▶ [抜粋]
____________________
重機・建機の種類 2025.02.19

コンバインドローラーとは?特徴や用途、免許・資格を解説

建設現場で使用される「コンバインドローラー」は、舗装工事や土木工事などに欠かせない重機の一つです。効率的かつ高品質な仕上がりを実現するため、多くの建設業者にとって重要な役割を果たします。

しかし、具体的にどのような特徴があるのか、どのような場面で活躍するのか、さらに操作に必要な免許や資格について詳しく知っている方は少ないかもしれません。

本記事では、コンバインドローラーの特徴や用途、操作に関わる資格や免許についてわかりやすく説明します。特に、建設業における機材選定や運用効率を考える際に役立つ情報を提供しますので、ぜひ参考にしてください。

コンバインドローラーとは?

コンバインドローラーの全景

コンバインドローラーは、地面を転圧するために使われるロードローラーの一種です。主に道路の舗装工事や土木工事で使用される機械です。コンバインドローラーの名称は「鉄輪」と「タイヤ」の両方を1台に備えていることに由来します。この構造により、振動を利用した高い締固め性能と、タイヤによる均一で滑らかな仕上がりを同時に実現できるため、効率的に地面を転圧することが可能です。

さらに、振動を利用して地面を転圧するタイプが主流です。振動により地面の粒子間の隙間を効果的に埋めることができ、通常の圧力だけでは難しい深層部分まで締固めることが可能です。このため、舗装工事や地面の整地作業、土木工事において重要な役割を果たしている重機です。

ロードローラー全般について理解を深めたい場合は、以下の記事をご覧ください。コンバインドローラーの特徴と比較し、現場に最適な重機を選定するうえで活用できる情報をまとめています。

ロードローラーとは?種類と用途、選び方、免許・資格を解説

コンバインドローラーの特徴と主な用途

コンバインドローラーの特徴と主な用途について、順番に解説します。
____________________
▶ [提供データ]
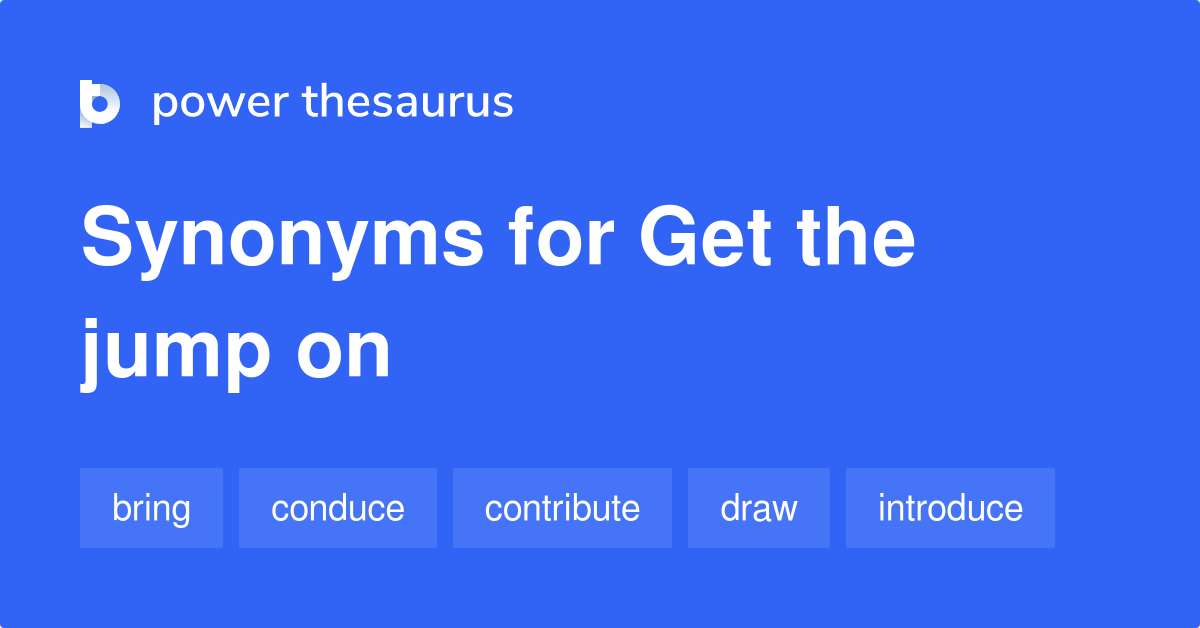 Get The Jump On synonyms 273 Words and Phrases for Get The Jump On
____________________
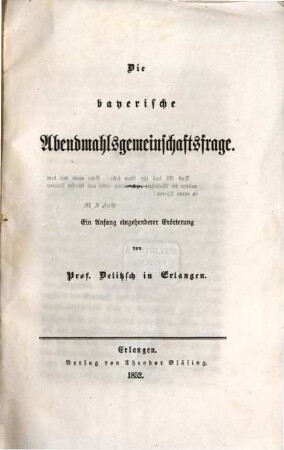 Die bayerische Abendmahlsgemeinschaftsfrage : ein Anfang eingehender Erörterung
____________________
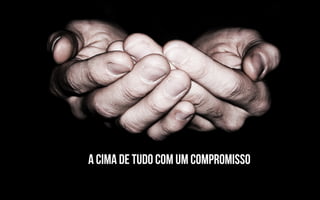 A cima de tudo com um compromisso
____________________
▶ [課題]
抜粋の中で、コンバインドローラーが使われる工事や作業として挙げられているものをすべて書き出せ。

▶ [解答]
舗装工事(道路の舗装工事)、土木工事、地面の整地作業